**DIRECTIONS**: Continue the CRS-checking notebook below, picking up right after its last line.

**PASSAGE TO READ**:
■ ■ ■ ■ ■

## Check CRS's from SDB in OSDU

Simple QC notebook to check which CRS's found in SDB can be found in OSDU.

In [None]:
"""Uncomment if running in Azure ML"""
# import sys
# sys.path.append(r'/mnt/batch/tasks/shared/LS_root/mounts/clusters/jopm/code/Users/JOPM/osdu_jopm_rottation')
# sys.path

In [1]:
import os
import re
from urllib.parse import urljoin
from fuzzywuzzy import fuzz
from libs.ladmark_service.landmark_client import LandmarkService
from libs.osdu_service.osdu_http_client import OsduHttpClient

# Adding .env file variables as environment variables
from dotenv import load_dotenv
load_dotenv()



True

### Additional Utilities

In [2]:
"""
OSDU search utilities.
"""

def search_cursor(osdu_client: OsduHttpClient, search_url_cursor, search_payload):
    results = []
    cursor = ""

    search_payload["limit"] = 1

    while True:
        search_payload["cursor"] = cursor
        source_data = osdu_client.osdu_client.post_returning_json(
            search_url_cursor, search_payload)
        if source_data["results"]:
            results.extend(source_data['results'])
        cursor = source_data.get('cursor')
        if cursor is None:
            break
    return results


"""
Search for CRS in OSDU utilities.
"""

def search_reference(osdu_client: OsduHttpClient, schema_kind, query_criteria, query_criteria_equals, returned_fields):
    
    osdu_base_url = osdu_client.env_variables["url"]
    search_url = urljoin(osdu_base_url, "api/search/v2/query")
    query = '{}:"\{}\"'.format(query_criteria, query_criteria_equals)

    payload = {
        "kind": schema_kind,
        "returnedFields": returned_fields,
        "limit": 1000,
        "query": query
    }

    resp = osdu_client.osdu_client.post_returning_json(
        search_url,
        payload,
    )
    return resp["results"]


def find_best_match(value, match_on, possible_options, start_prob=50):
    return_index = None
    highest_prob = start_prob
    
    if len(possible_options) == 0:
        return dict(), None
    else:
        for i in range(len(possible_options)):
            prob_cal = fuzz.ratio(possible_options[i].get("data").get(match_on), value)
            if prob_cal >= highest_prob:  # Check for a higher probability
                highest_prob = prob_cal
                return_index = i
                
        if return_index is not None:
            return possible_options[return_index], highest_prob
        else:
            return dict(), None
        
        
def process_crs_string(input_string) -> str:
    processed_string = re.findall(r'\b[A-Za-z]+\b', input_string)
    if isinstance(processed_string, list):
        if len(processed_string) != 0:
            return processed_string[0]
    return input_string
        
        
def remove_spaces(value):
    return re.sub(r'\s+', ' ', value)


def format_for_search(value):
    value = re.sub(r'\s+', ' ', value)
    value_list = value.split(" ")

■ ■ ■ ■ ■

**SUPPLIED RECORDS**:
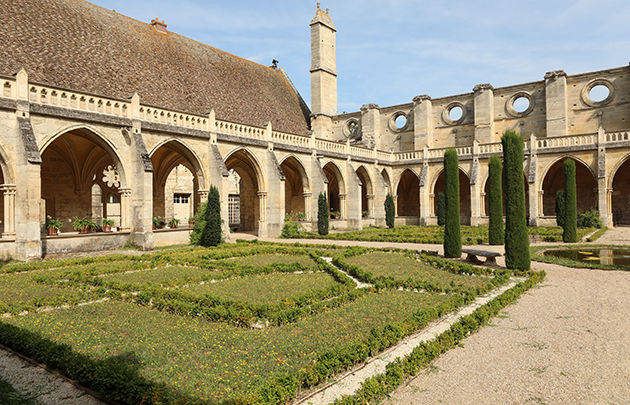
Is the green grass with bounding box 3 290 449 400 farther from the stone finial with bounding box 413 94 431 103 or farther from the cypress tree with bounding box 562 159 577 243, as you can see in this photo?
the stone finial with bounding box 413 94 431 103

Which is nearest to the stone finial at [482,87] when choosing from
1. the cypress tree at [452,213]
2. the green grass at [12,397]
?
the cypress tree at [452,213]

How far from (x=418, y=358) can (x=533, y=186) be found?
2651 cm

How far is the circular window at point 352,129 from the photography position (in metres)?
38.2

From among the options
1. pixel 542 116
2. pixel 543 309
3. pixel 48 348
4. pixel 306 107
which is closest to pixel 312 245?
pixel 543 309

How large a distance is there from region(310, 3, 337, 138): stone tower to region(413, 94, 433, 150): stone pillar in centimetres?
732

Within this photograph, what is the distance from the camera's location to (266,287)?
9680mm

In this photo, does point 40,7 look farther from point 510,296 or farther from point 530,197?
point 530,197

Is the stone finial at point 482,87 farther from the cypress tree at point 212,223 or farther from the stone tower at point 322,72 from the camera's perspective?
the cypress tree at point 212,223

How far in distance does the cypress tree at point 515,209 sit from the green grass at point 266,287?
5467 mm

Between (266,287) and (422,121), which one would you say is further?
(422,121)

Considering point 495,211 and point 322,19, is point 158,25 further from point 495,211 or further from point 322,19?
point 495,211

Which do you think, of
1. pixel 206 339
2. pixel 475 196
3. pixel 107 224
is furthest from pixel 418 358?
pixel 475 196

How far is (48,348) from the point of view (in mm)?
5297

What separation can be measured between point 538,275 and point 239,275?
310 inches
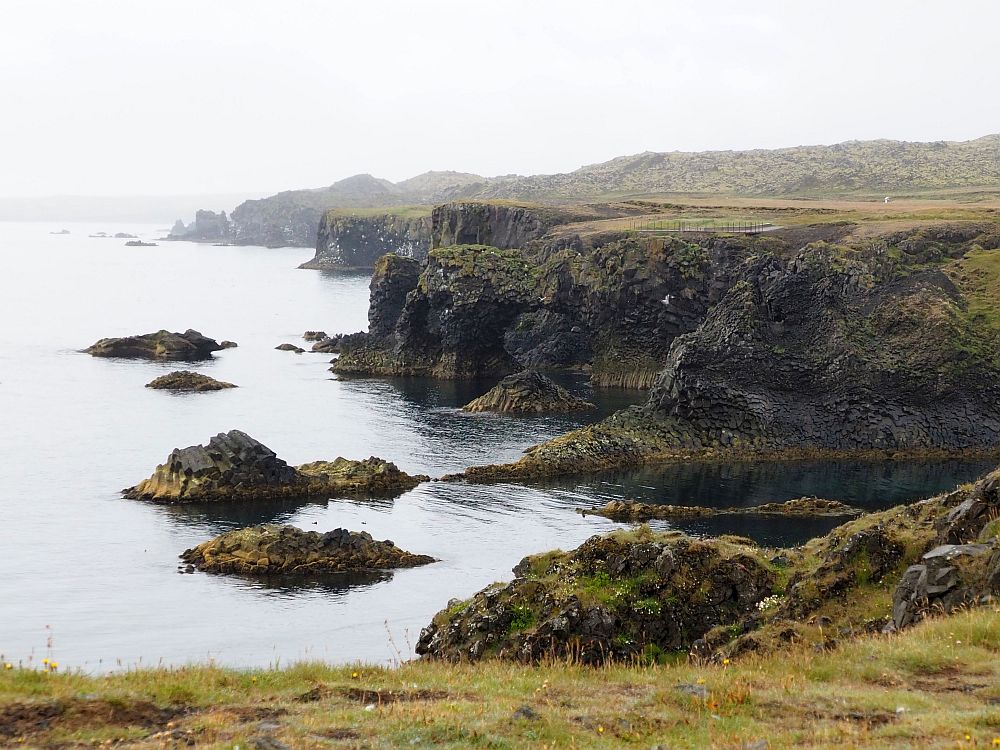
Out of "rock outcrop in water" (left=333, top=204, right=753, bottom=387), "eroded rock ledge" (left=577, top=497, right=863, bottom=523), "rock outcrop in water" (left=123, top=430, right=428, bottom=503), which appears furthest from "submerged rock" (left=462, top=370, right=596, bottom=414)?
"eroded rock ledge" (left=577, top=497, right=863, bottom=523)

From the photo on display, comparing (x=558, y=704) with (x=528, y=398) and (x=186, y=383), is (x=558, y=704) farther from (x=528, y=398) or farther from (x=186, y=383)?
(x=186, y=383)

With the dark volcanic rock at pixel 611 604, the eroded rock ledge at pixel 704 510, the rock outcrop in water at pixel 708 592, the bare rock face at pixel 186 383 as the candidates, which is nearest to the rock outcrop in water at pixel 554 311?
the bare rock face at pixel 186 383

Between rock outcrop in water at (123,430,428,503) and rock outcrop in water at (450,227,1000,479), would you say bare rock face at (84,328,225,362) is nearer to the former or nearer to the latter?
rock outcrop in water at (123,430,428,503)

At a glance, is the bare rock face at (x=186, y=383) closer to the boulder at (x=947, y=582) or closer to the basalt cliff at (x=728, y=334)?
the basalt cliff at (x=728, y=334)

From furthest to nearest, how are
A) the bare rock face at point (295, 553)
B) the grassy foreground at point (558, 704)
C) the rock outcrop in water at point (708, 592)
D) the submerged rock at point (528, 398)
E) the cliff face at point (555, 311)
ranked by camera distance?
the cliff face at point (555, 311) → the submerged rock at point (528, 398) → the bare rock face at point (295, 553) → the rock outcrop in water at point (708, 592) → the grassy foreground at point (558, 704)

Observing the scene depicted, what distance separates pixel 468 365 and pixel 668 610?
92.9 meters

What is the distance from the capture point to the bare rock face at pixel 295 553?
54.5 metres

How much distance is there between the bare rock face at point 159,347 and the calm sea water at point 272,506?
4044mm

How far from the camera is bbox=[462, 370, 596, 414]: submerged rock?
100625mm

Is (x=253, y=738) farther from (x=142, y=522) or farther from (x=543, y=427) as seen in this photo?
(x=543, y=427)

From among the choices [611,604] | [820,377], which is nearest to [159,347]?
[820,377]

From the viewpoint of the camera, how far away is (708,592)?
3319cm

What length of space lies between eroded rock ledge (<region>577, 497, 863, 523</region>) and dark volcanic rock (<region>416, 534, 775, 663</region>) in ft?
103

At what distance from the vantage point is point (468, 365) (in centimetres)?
12481
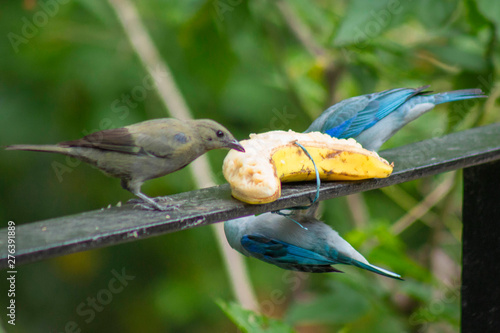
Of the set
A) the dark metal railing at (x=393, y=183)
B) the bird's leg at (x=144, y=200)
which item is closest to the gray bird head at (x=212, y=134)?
the dark metal railing at (x=393, y=183)

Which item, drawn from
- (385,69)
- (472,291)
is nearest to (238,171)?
(472,291)

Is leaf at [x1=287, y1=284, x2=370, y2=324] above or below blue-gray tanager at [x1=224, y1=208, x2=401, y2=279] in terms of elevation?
below

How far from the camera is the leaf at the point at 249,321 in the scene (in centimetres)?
206

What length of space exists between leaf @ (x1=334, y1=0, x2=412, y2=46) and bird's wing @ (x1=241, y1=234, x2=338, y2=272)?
123cm

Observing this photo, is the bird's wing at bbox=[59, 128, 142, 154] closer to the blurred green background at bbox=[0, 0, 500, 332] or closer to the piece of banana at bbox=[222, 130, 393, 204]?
the piece of banana at bbox=[222, 130, 393, 204]

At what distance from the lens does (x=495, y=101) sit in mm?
2979

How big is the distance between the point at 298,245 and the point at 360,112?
774mm

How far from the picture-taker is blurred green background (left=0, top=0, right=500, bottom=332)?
9.68ft

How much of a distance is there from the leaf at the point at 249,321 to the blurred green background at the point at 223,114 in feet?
2.37

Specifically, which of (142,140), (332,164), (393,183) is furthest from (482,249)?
(142,140)

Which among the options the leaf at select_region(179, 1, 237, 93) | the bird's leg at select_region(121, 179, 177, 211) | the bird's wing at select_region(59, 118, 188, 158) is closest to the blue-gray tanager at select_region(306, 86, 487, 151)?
the bird's wing at select_region(59, 118, 188, 158)

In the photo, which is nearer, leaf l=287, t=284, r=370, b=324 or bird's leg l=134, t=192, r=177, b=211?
bird's leg l=134, t=192, r=177, b=211

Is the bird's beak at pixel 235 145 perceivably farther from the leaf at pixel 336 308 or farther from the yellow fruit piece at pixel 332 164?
the leaf at pixel 336 308

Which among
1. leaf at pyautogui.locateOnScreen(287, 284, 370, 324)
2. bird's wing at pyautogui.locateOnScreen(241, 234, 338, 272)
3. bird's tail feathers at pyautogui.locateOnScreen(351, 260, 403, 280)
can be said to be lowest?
leaf at pyautogui.locateOnScreen(287, 284, 370, 324)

■ ■ ■ ■ ■

**EXPECTED OUTPUT**:
    formated_string = "(" + " OR ".join(['"' + item + '"' for item in value_list]) + ")"
    return formated_string

In [36]:
last_run_date_time = "2023-07-26T09:10:16.945Z"
last_run_date_time = None
query_records_created_prior_latsrundate = True

osdu_env = "npequinor-dev"
source = "sdb"

entities = {
    "poststackcubegeometries": {
        "relativePath": "poststackcubegeometries",
        "filters_dict": None,
        "lastrundatetime": last_run_date_time,
        "expand_on": None,
        "id_key": "poststackCubeId",
        "mini_batch_size": 500,
        "return_cols": None
    }
}

#### 1. CRS's from post stack cube geometries

In [37]:
"""
Let's get all the poststack geametry cubes records.
Note: We loop by using the seismic surveys id's ONLY because the endpoint geometry cubes endpoint
fails for some reason when requesting all the geometry cubes all at one.
"""

source_records = []
with LandmarkService(
    os.environ[f"{source}_metadata_url"],
    os.environ[f"{source}_ds_security_url"],
    os.environ[f"{source}_refresh_token"]
    ) as landmark:
    
    # generator = landmark.get_records_by_batch_server_pagination(**entities.get("poststackcubegeometries"))
    # generator = landmark.get_records_by_mini_batch(**entities.get("poststackcubegeometries"))
    generator = landmark.get_records_by_batch_client_pagination(**entities.get("poststackcubegeometries"))
    
    try:
        while True:
            records = next(generator)
            source_records.extend(records)
            break                           # remove break statement to request all batches
    except StopIteration:
        pass




In [38]:
"""
Let's now check for the geometries to see what how many records have all m and z elements being == 0.0
"""

poststackCubeId = [cube["poststackCubeId"] for cube in source_records]
# m = cube_geometries[0]["geometry"].get("linestringzm")[0].get("m")
# z = cube_geometries[0]["geometry"].get("linestringzm")[0].get("z")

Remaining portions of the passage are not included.